Stress Relief Techniques-10-Raveendran Nair-Malayali Astrologer in Delhi-9871690151

Vipassana meditation techniques for stress relief.(Collection from various books of  Theravada Budhism ).
Part-10.

The five hindrances to calmness & insight

The five hindrances are mind-states that often appear when awareness comes close to something painful or powerful in the psyche. They could be called “five signs of breakthrough.”

The five hindrances continued

Desire

Recognize it in your mind as wanting, expecting, or a sense that something is missing. Notice what triggers the sense that what you are experiencing is not good enough, that something more should be happening. Notice any sense of "rushing" to the next thing. Be aware of the feeling of contraction in the body and mind when you are in the grip of this force. Also notice the relief when there is no wanting.

Aversion

Understand that all the different kinds of aversion are simply responses to an unpleasant feeling. Examples of aversion are: anger, fear, judgment, irritation, and boredom.


Don't judge yourself for aversion; this only adds more aversion on top of what's there already.

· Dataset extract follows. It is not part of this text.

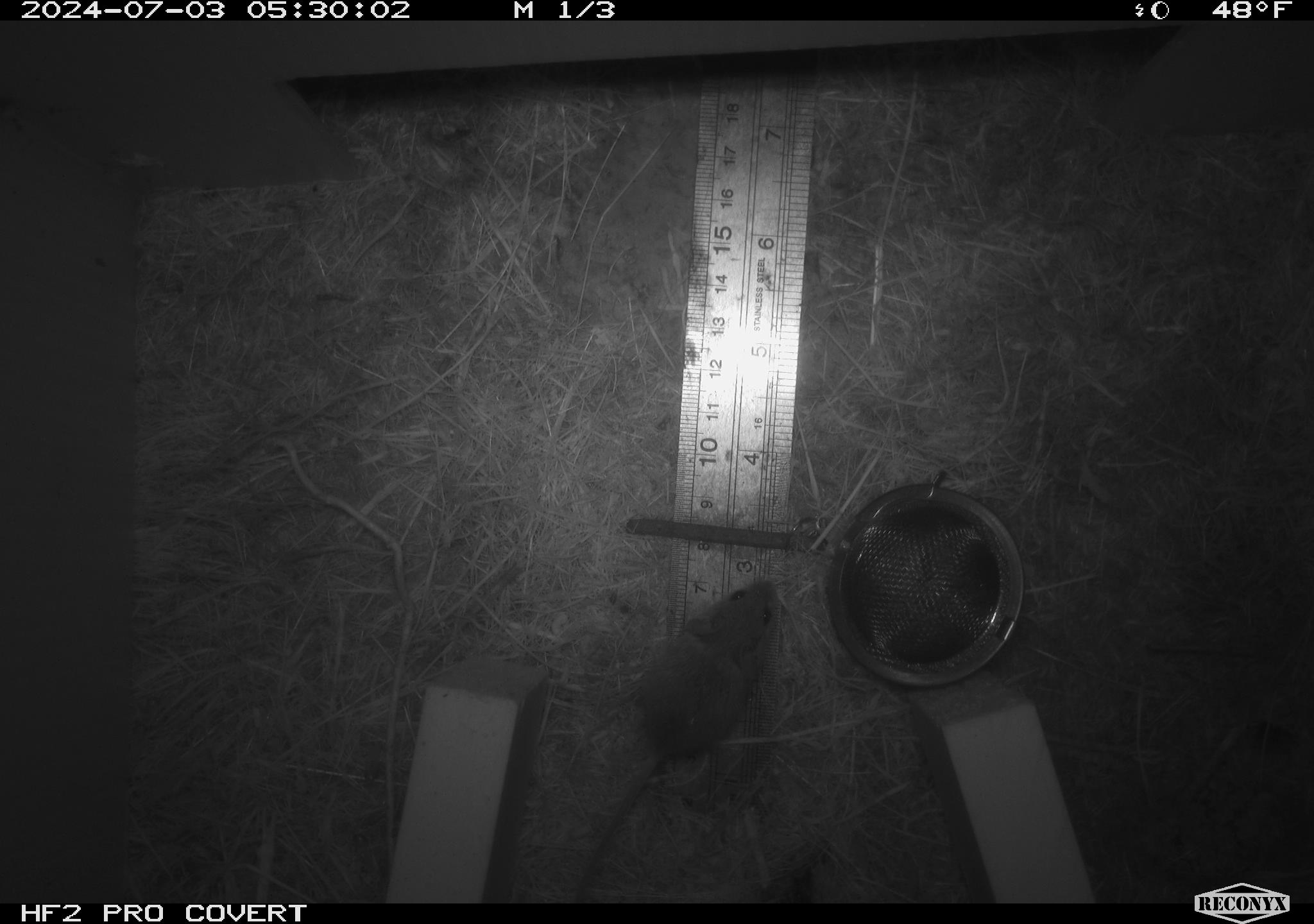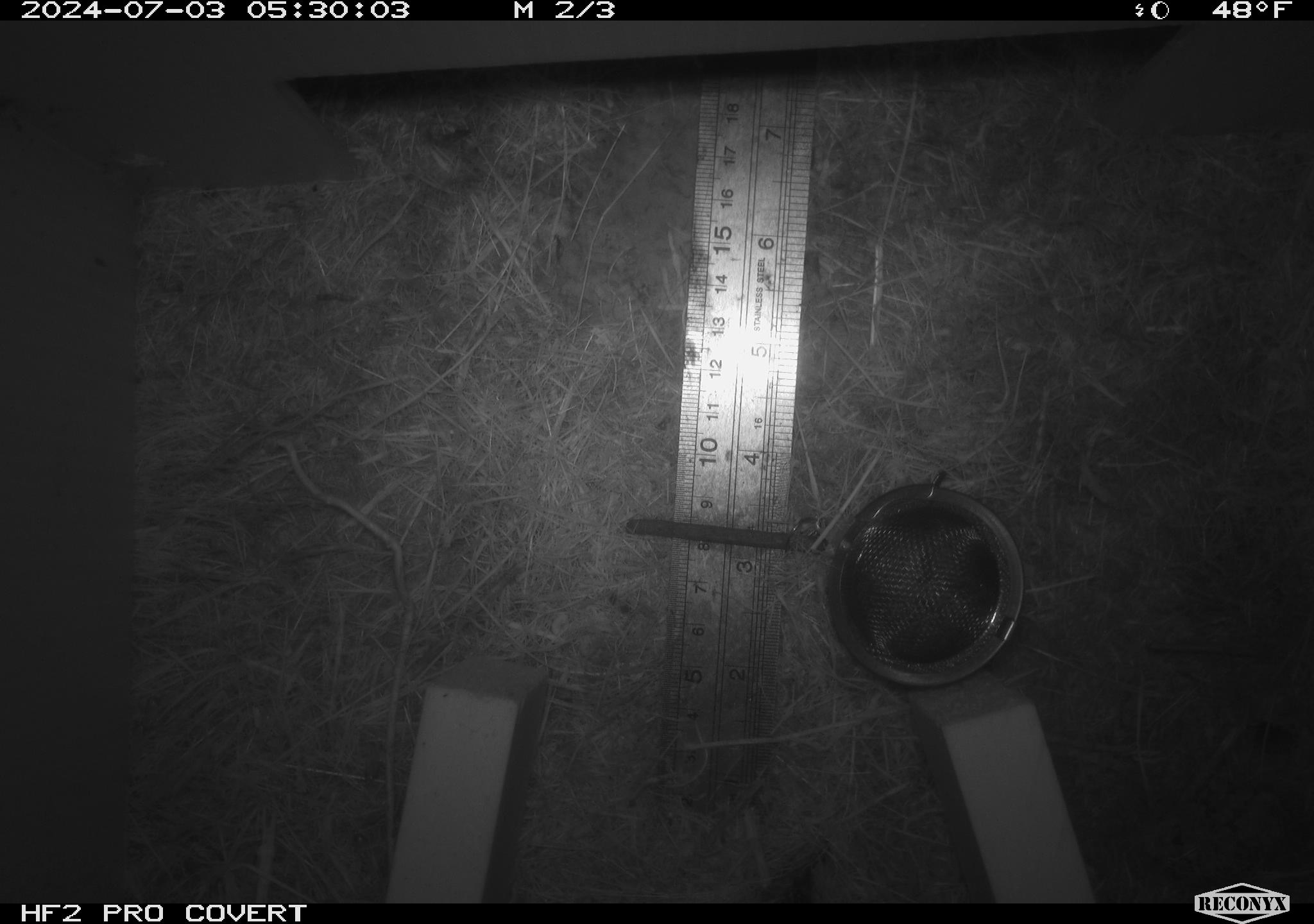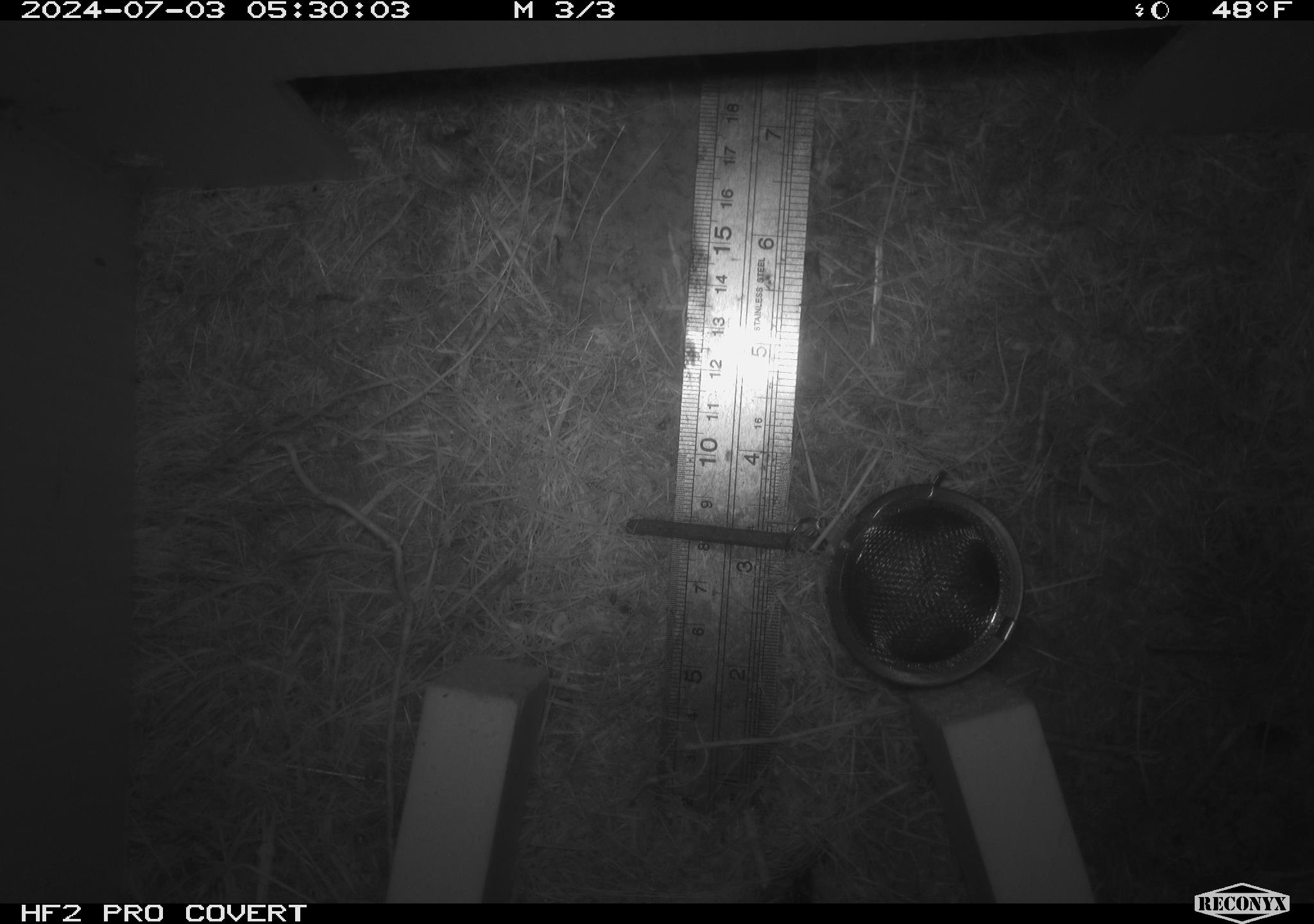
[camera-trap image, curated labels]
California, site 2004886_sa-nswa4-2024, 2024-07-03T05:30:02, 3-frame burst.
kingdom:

Investigate the aversion. Open up to it. Greet it with loving kindness, which is its opposite.

See what lies underneath it. Often a feeling of being hurt or of righteous indignation underlies anger. When that underlying feeling is acknowledged, the anger often subsides by itself.

Sloth and torpor (sleepiness, dullness, lethargy)

There are three basic kinds of sleepiness.

First, our modern body and mind understand lack of external stimulation as a signal that it is time to go to sleep. With time we learn to be alert in a silent setting.

Second, many of us have a lot of accumulated tiredness. In this case, rest and then come to the formal meditations with more lightness.
Third, sleep that comes as an avoidance is worth shaking off.


To rouse energy: open your eyes, stand, take deeper in-breaths, do more walking meditation. ~ Investigate! What does sleepiness actually feel like? Can we learn to be present with it simply as a body sensation? Pay careful, close attention and use precise mental noting. Don't let sleepiness keep you from being awake and alert. Greet it with energy and see if it lasts.